Projeto coordenado pelo prof. Marcio Tavares d'Amaral e vinculado ao IDEA - Programa de Estudos Avançados/ECO-UFRJ

O trabalho de si, o amor ao mundo

Perdemos a arte de conversar. De nos correspondermos, descobrindo-nos uns aos outros. Perdemos a capacidade de sermos felizes

Publicado no jornal O Globo (22/07/2017)

Já escrevi nesse cantinho de página sobre o “trabalho de si sobre si”. É uma velha lição dos antigos filósofos estoicos, epicuristas e cínicos, uma receita de felicidade pessoal. Pode ainda servir hoje. Deve. Desde que saibamos que “felicidade individual”, para quem tenha entranhas sensíveis (inclusive o coração, cuja nobreza não o faz escapar do seu destino de entranha), pode ser sinônimo de fechado, encaramujado, egoísta, e não deve ser isso. É verdade que quem não consiga entrar em boas relações de amizade consigo mesmo pouco poderá fazer frente ao sofrimento e à humilhação da vida daqueles para quem felicidade é só um substantivo abstrato. Mas não foi o individualismo que os antigos ensinaram. Embora seja uma tentação para quem já estragou o estômago com o mundo em que vamos vivendo.

• [Registros fornecidos]

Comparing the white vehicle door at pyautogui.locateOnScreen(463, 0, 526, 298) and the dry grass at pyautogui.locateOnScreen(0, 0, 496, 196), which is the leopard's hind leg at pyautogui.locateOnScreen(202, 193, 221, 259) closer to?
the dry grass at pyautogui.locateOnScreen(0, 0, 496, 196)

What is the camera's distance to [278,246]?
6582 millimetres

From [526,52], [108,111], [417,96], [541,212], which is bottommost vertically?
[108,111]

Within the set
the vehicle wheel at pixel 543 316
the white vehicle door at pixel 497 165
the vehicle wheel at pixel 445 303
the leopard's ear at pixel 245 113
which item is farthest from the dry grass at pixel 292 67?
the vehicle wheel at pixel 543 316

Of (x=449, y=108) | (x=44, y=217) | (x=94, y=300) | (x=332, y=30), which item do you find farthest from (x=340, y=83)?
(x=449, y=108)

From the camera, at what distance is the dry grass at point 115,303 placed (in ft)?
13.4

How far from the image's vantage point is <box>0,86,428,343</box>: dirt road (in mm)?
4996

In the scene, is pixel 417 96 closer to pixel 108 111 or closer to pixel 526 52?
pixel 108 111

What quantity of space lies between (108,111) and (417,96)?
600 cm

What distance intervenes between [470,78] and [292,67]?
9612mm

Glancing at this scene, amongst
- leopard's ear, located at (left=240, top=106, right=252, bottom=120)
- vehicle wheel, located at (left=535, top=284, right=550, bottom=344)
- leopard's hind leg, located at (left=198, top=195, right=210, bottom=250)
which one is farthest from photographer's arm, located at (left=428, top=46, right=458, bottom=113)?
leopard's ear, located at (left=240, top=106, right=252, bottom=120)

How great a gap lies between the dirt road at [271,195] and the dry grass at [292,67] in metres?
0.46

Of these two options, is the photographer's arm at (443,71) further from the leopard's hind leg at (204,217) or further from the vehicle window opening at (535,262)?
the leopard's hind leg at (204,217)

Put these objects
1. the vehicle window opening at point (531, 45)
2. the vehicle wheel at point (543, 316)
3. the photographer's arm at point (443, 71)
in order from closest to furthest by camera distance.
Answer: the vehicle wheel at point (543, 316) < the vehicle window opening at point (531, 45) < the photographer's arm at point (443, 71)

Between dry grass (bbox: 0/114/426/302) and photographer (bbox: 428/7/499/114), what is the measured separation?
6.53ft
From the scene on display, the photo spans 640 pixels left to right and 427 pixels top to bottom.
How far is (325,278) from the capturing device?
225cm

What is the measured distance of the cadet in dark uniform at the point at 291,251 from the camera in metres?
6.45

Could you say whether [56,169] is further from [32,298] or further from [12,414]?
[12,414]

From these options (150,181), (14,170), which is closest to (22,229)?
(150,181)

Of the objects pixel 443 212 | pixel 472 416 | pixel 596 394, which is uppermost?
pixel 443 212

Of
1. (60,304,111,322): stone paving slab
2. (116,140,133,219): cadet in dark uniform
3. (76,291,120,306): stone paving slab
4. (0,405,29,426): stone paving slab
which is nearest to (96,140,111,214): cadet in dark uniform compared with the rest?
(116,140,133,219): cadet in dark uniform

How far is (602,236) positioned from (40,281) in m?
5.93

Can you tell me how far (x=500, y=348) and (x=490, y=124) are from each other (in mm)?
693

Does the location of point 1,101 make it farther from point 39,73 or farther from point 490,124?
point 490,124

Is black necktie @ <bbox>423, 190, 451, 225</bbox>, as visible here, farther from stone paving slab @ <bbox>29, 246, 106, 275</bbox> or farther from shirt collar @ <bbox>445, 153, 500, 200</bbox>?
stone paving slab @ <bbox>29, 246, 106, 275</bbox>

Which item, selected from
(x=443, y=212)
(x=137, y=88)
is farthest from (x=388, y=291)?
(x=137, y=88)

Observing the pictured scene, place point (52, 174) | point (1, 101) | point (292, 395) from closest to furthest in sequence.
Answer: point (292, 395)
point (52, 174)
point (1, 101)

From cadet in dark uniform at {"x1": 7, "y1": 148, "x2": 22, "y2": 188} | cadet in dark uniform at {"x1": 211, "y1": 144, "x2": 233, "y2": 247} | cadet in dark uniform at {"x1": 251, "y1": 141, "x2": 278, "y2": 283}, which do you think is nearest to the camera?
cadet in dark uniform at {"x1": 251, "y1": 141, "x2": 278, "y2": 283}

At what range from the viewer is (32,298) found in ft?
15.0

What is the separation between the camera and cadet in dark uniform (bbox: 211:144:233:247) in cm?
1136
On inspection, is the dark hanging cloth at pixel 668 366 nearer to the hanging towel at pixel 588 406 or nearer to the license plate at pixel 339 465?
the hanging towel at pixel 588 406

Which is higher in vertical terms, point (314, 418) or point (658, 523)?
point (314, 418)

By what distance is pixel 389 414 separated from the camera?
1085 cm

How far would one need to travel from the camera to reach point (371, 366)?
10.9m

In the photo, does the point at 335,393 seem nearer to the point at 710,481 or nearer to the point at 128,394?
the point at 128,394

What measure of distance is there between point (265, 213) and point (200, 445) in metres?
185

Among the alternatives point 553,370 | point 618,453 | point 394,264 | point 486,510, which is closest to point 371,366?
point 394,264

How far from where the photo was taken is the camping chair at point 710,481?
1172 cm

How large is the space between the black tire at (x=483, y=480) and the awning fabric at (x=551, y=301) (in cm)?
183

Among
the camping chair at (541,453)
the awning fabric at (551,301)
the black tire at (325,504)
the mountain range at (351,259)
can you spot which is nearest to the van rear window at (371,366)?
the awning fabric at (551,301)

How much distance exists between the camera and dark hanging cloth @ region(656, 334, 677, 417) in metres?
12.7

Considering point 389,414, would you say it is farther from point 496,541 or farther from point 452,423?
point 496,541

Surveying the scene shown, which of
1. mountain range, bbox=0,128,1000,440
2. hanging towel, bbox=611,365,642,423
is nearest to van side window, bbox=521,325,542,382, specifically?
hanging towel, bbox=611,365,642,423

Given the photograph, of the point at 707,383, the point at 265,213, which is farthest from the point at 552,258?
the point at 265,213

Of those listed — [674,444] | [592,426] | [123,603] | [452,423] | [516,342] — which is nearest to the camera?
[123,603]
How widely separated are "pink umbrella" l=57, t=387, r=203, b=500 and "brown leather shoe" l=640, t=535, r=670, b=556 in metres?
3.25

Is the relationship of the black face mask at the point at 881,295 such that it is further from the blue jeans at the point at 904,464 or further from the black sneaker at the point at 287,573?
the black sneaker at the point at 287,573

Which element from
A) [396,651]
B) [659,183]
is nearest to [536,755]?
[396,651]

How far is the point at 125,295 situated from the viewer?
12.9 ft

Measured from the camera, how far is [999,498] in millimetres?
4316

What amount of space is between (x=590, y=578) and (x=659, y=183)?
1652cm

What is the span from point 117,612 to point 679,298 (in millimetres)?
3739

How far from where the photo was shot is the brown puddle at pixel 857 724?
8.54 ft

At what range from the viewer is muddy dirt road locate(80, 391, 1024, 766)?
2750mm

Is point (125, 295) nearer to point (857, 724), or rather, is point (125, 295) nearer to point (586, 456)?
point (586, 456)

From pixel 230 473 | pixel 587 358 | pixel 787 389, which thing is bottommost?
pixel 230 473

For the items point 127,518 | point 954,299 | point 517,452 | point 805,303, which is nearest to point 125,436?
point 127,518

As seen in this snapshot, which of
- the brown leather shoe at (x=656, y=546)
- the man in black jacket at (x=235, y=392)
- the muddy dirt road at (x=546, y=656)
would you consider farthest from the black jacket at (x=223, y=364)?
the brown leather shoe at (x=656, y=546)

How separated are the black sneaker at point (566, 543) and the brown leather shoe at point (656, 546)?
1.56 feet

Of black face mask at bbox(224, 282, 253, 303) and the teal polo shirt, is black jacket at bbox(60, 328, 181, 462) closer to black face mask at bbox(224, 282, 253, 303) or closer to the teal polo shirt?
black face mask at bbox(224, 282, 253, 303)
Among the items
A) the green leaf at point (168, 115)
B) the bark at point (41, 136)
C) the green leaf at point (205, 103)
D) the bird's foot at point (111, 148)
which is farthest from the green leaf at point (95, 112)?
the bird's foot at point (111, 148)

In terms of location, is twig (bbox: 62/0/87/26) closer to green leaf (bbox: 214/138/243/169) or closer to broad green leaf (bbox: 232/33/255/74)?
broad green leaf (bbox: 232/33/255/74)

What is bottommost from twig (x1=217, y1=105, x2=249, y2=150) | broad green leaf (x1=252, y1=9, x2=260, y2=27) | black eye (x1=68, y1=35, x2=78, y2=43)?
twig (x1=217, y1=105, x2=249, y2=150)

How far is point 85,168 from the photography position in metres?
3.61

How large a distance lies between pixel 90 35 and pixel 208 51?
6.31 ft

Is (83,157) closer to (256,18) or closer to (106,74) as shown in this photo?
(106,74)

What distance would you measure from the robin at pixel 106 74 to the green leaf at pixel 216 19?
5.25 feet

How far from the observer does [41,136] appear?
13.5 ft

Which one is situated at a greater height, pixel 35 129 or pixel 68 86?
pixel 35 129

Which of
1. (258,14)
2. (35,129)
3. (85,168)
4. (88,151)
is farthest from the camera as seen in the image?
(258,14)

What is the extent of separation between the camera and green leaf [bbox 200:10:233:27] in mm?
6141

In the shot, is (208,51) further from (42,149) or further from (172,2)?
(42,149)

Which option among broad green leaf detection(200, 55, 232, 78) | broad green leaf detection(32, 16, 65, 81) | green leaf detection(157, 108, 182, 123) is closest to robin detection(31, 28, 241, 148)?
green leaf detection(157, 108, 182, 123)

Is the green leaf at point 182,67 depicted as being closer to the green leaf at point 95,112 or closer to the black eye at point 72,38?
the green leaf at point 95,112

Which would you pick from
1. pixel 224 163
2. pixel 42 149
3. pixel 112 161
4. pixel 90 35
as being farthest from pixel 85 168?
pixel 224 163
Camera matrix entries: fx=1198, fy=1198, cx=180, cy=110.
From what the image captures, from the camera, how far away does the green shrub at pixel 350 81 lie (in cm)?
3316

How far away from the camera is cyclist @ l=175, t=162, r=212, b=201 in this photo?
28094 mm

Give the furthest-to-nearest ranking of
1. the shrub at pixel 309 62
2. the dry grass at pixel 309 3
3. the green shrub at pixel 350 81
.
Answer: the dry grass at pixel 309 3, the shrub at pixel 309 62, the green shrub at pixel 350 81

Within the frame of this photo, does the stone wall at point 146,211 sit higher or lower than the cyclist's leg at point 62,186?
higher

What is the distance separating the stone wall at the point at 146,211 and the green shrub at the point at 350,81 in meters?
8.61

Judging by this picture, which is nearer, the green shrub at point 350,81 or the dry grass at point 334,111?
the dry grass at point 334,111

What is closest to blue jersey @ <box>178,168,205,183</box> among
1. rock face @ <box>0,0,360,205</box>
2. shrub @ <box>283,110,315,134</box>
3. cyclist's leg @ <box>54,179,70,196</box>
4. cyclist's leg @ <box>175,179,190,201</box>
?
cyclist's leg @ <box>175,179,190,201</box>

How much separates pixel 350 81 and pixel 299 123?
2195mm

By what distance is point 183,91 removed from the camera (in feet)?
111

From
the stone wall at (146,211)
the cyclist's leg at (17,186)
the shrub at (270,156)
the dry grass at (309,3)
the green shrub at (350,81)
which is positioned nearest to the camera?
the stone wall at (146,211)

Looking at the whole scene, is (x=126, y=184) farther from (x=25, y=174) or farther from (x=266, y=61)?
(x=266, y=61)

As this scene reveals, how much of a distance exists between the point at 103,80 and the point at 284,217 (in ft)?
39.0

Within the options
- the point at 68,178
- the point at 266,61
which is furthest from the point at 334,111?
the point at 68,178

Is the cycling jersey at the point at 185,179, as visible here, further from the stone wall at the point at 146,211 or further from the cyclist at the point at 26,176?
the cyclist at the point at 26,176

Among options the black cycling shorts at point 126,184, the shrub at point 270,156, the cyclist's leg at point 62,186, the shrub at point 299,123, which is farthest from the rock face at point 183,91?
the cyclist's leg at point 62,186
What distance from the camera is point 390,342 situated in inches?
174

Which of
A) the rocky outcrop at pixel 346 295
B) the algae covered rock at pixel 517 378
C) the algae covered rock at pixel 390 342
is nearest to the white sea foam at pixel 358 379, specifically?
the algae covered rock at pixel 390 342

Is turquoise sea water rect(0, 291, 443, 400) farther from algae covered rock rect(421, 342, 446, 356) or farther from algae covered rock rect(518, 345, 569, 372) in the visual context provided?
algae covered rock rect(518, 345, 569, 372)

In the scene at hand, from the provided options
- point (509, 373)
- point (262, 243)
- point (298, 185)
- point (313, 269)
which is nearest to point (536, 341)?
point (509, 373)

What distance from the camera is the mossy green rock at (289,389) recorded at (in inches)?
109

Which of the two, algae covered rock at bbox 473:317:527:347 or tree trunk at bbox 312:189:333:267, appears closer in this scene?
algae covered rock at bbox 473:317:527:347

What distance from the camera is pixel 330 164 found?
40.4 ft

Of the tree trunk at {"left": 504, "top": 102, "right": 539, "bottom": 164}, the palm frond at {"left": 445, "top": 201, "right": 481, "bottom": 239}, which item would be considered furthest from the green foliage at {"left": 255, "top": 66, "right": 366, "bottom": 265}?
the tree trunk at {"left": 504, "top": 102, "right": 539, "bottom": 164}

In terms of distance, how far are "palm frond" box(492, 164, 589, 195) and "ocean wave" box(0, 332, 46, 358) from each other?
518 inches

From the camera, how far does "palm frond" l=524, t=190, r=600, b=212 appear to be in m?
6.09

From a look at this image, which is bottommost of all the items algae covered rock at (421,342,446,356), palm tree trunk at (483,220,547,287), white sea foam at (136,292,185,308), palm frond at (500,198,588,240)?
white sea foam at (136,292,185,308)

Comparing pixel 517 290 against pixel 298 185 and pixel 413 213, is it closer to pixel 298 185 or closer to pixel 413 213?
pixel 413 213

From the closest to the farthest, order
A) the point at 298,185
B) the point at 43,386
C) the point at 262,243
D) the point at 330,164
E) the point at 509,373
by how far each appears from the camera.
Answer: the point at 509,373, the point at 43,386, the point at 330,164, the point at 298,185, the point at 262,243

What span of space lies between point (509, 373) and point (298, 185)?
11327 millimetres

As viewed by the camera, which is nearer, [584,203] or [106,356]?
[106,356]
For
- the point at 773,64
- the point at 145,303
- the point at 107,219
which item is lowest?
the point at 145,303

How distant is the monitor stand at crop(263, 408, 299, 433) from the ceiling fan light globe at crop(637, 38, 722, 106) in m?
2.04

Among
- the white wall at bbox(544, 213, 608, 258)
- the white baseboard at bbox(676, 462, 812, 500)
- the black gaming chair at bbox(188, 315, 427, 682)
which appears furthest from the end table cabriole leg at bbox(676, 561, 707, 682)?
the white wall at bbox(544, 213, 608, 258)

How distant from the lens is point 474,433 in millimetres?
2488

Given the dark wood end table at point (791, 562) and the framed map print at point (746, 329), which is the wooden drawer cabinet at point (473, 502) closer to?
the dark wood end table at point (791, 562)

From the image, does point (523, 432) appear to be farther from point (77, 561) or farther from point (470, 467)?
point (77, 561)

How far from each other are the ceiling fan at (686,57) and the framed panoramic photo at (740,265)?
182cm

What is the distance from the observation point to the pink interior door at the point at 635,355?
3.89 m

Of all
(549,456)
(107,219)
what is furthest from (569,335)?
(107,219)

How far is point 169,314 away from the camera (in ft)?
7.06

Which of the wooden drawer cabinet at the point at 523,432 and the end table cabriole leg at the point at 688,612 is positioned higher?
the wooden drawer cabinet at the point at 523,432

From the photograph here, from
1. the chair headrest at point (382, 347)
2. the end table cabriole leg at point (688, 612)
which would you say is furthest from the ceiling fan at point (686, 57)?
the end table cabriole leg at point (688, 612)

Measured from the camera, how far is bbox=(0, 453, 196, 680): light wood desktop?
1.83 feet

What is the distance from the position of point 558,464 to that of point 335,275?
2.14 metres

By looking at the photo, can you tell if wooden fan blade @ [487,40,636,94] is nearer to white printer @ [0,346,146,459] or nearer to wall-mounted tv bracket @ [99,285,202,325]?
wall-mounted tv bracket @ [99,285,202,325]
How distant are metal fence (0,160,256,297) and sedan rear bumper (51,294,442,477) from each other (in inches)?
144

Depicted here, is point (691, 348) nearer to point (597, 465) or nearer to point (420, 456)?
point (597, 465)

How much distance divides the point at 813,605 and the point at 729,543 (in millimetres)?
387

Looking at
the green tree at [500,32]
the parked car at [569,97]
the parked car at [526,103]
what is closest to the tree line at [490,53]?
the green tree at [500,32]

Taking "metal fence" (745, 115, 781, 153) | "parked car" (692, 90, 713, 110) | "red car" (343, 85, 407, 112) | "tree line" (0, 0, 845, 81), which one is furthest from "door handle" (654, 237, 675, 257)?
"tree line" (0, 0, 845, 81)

• [Complete o seguinte]
(A) Liste as escolas de filósofos antigos citadas no trecho do documento.
(B) Imprima a parte do trecho do documento que vai de "Publicado no jornal" a "que vamos vivendo.".

• [Respostas do exercício]
(A)
- estoicos
- epicuristas
- cínicos

(B)
Publicado no jornal O Globo (22/07/2017)

Já escrevi nesse cantinho de página sobre o “trabalho de si sobre si”. É uma velha lição dos antigos filósofos estoicos, epicuristas e cínicos, uma receita de felicidade pessoal. Pode ainda servir hoje. Deve. Desde que saibamos que “felicidade individual”, para quem tenha entranhas sensíveis (inclusive o coração, cuja nobreza não o faz escapar do seu destino de entranha), pode ser sinônimo de fechado, encaramujado, egoísta, e não deve ser isso. É verdade que quem não consiga entrar em boas relações de amizade consigo mesmo pouco poderá fazer frente ao sofrimento e à humilhação da vida daqueles para quem felicidade é só um substantivo abstrato. Mas não foi o individualismo que os antigos ensinaram. Embora seja uma tentação para quem já estragou o estômago com o mundo em que vamos vivendo.